In [None]:
%load_ext autoreload
%autoreload 2

To be able to query the database, make a file ``ENVVARS.txt`` in the notebooks directory, and add the following contents (fill in the blanks):

```
user=...
password=...
dbname=...

```

In [None]:
# Read information to connect to the database and put it in environment variables
import os
with open('ENVVARS.txt') as f:
    for line in f:
        parts = line.split('=')
        if len(parts) == 2:
            os.environ[parts[0]] = parts[1].strip()

In [None]:
import MySQLdb
import textwrap

import pandas as pd


def do_query(query):
    cn = MySQLdb.connect(host='localhost', 
                         port=3306,
                         user=os.environ.get('user'), 
                         passwd=os.environ.get('password'),
                         db=os.environ.get('dbname'))
    df_mysql = pd.read_sql(query, con=cn)    
    cn.close()
    # deduplicate columns
    df_mysql = df_mysql.loc[:,~df_mysql.columns.duplicated()]
    return df_mysql

tables = do_query('SHOW TABLES;')
tables

In [None]:
do_query('SELECT COUNT(*) FROM analyzed_wordforms;')

In [None]:
do_query('SELECT COUNT(*) FROM wordforms;')

In [None]:
do_query('SELECT COUNT(*) from documents;')

In [None]:
do_query('SELECT * from corpora;')

There are more documents in the database than wordforms/analyzed wordforms?
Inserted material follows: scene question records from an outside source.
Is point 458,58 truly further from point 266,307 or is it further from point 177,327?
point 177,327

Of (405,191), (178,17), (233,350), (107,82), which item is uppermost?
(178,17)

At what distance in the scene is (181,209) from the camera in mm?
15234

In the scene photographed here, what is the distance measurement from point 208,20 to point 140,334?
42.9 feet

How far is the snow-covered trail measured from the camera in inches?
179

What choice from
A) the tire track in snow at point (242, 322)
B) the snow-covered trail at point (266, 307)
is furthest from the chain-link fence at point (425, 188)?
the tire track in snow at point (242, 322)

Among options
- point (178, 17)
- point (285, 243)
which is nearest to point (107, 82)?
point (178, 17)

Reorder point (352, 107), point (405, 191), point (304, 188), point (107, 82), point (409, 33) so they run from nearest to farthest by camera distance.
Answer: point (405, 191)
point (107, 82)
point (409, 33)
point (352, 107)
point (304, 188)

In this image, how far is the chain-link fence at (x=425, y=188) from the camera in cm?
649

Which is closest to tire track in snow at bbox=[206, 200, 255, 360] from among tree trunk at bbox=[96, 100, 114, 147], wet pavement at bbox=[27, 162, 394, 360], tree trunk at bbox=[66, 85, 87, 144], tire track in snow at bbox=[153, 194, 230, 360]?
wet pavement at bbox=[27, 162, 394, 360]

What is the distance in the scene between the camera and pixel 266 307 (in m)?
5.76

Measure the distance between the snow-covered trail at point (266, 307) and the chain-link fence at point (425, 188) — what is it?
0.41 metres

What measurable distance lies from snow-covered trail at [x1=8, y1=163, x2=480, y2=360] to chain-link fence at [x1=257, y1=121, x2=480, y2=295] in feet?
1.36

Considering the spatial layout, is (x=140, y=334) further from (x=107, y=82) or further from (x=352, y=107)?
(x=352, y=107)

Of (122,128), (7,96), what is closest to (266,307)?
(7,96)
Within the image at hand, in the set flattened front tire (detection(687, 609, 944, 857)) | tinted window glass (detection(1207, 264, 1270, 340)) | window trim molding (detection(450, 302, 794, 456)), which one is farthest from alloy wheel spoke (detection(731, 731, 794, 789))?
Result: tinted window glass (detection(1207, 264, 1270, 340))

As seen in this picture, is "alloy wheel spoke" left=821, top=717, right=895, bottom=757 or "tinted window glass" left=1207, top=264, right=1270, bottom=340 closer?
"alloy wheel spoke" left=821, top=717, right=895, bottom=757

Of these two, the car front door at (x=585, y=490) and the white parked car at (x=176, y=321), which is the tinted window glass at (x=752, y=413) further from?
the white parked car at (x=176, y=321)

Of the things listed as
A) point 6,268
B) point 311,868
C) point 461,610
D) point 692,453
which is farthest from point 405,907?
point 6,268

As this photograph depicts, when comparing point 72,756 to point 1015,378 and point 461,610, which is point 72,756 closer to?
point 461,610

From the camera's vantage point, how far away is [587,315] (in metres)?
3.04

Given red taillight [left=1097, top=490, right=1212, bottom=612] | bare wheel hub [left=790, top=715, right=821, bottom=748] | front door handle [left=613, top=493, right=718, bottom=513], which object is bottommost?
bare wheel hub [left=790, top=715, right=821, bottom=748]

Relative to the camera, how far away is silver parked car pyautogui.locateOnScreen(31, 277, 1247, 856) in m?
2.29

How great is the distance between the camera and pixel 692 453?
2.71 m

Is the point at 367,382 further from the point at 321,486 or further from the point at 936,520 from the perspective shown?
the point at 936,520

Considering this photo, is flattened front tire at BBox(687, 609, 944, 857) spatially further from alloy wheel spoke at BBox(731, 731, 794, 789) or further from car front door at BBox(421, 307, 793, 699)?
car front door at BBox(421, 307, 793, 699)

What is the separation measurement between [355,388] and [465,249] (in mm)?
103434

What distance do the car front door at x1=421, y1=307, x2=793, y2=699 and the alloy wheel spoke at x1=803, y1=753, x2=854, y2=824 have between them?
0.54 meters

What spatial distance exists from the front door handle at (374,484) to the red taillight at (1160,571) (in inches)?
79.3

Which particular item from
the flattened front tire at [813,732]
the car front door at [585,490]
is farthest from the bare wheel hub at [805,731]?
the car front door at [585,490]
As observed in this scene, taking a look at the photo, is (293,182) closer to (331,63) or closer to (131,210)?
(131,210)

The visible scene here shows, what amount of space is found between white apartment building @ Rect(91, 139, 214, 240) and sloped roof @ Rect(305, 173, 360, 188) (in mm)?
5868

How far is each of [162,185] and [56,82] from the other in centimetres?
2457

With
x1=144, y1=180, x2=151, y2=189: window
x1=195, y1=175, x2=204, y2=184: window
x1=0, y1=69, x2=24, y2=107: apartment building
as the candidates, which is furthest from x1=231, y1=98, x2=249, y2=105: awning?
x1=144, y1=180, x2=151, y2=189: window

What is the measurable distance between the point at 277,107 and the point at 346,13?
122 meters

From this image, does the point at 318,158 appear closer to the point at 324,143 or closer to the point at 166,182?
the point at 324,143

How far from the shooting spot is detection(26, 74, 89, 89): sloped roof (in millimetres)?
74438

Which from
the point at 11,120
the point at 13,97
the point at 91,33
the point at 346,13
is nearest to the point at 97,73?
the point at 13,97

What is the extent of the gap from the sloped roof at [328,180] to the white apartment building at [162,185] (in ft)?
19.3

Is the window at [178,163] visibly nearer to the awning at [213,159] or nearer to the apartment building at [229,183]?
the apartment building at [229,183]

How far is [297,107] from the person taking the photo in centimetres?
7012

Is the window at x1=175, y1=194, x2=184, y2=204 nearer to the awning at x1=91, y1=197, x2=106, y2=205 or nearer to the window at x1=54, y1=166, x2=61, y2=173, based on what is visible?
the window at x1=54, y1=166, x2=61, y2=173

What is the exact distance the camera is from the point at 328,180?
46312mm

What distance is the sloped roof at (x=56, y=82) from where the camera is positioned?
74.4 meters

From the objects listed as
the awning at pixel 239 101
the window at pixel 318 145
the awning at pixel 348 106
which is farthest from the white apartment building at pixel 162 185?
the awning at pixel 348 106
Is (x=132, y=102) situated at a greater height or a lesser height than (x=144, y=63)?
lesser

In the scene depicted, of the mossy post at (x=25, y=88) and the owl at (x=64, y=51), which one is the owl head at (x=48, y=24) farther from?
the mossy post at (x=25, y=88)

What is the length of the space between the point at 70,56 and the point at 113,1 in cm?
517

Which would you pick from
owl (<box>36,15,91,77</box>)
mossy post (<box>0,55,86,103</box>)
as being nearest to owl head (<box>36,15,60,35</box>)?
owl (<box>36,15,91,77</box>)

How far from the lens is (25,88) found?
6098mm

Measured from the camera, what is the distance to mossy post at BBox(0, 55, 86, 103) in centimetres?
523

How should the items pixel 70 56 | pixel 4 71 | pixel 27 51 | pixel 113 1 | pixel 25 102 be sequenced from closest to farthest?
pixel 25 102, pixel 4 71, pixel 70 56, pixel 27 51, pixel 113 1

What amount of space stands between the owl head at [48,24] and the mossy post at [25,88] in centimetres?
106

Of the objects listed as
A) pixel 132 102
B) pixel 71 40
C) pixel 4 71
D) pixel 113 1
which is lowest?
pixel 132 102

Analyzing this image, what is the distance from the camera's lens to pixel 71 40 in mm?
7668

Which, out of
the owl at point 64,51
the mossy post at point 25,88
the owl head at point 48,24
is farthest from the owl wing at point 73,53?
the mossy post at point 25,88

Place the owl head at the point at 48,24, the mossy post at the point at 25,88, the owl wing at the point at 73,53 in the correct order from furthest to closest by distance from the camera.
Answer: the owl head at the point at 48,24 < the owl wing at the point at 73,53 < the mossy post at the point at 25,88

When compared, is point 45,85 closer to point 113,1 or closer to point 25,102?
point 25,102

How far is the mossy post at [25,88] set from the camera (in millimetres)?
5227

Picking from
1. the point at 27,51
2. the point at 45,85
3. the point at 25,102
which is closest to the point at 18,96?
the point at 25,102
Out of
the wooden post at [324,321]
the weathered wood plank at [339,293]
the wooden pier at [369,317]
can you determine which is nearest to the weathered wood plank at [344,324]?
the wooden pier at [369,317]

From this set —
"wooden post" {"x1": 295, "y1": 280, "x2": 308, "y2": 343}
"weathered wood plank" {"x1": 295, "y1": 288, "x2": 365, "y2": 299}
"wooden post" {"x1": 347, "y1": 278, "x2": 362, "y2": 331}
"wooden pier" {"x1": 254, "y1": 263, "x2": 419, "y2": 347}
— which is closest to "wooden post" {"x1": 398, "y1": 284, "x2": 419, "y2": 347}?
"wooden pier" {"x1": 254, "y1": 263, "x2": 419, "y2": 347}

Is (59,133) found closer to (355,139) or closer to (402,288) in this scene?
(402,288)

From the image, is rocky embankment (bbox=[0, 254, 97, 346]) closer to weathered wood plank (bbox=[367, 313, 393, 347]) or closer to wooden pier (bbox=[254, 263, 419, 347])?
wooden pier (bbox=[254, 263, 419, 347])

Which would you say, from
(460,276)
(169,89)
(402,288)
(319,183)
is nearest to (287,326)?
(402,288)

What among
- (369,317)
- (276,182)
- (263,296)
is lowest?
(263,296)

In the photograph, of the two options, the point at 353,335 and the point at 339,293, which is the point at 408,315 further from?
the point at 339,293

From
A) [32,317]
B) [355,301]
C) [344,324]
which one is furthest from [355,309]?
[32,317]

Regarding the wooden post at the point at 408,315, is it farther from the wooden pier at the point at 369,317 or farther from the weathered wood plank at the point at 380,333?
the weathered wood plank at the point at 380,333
That is strange...

In [None]:
do_query('SELECT * FROM wordforms ORDER BY RAND() LIMIT 10;')

In [None]:
do_query('SELECT * FROM wordforms WHERE has_analysis != null LIMIT 10;')

In [None]:
do_query('SELECT * FROM analyzed_wordforms ORDER BY RAND() LIMIT 10;')

In [None]:
do_query('SELECT * FROM analyzed_wordforms WHERE verified_by IS NULL;')

In [None]:
do_query('SELECT * FROM wordforms WHERE has_analysis IS NOT NULL LIMIT 10;')

In [None]:
do_query('SELECT * FROM documents ORDER BY RAND() LIMIT 10;')

In [None]:
do_query('SELECT * FROM documents WHERE pub_year IS NOT NULL LIMIT 10;')

In [None]:
do_query('SELECT * FROM documents WHERE word_count IS NOT NULL LIMIT 10;')

In [None]:
query = """
SELECT * 
FROM analyzed_wordforms
INNER JOIN wordforms ON analyzed_wordforms.wordform_id = wordforms.wordform_id
"""
do_query(query)

In [None]:
do_query('SELECT COUNT(*) FROM token_attestations;')

In [None]:
do_query('SELECT COUNT(*) FROM token_attestation_verifications;')

In [None]:
%%time
# Which words occur in which documents?

query = """
SELECT * 
FROM wordforms
LEFT JOIN analyzed_wordforms ON analyzed_wordforms.wordform_id = wordforms.wordform_id
LEFT JOIN token_attestations ON token_attestations.analyzed_wordform_id = analyzed_wordforms.analyzed_wordform_id
LEFT JOIN documents ON documents.document_id = token_attestations.document_id
"""
tokens_in_documents = do_query(query)

In [None]:
tokens_in_documents[['wordform', 'analyzed_wordform_id', 'document_id']]

In [None]:
tokens_in_documents = tokens_in_documents.loc[:,~tokens_in_documents.columns.duplicated()]

In [None]:
tokens_in_documents.columns

In [None]:
token_counts = tokens_in_documents.groupby('document_id').count()

In [None]:
token_counts.sort_values('wordform')

The lexicon seems to contain very short documents only (up to 16 words).

## Paradigmatic expansions

In [None]:
wfs = do_query('SELECT * FROM analyzed_wordforms')

In [None]:
pos = wfs.groupby('part_of_speech').count()

In [None]:
pos.loc['CLITIC']

In [None]:
pos_tags = list(pos.index)
pos_tags.sort()
print(pos_tags)

The database does not seem to follow documentation on using pos tag CLITIC for wordforms that consist of multiple words (e.g., 'kzag).

In [None]:
do_query('SELECT * FROM analyzed_wordforms WHERE lemma_id is NULL;')

In [None]:
do_query('SELECT * FROM analyzed_wordforms WHERE multiple_lemmata_analysis_id IS NOT NULL;')

In [None]:
do_query('SELECT * FROM analyzed_wordforms WHERE multiple_lemmata_analysis_id != 0;')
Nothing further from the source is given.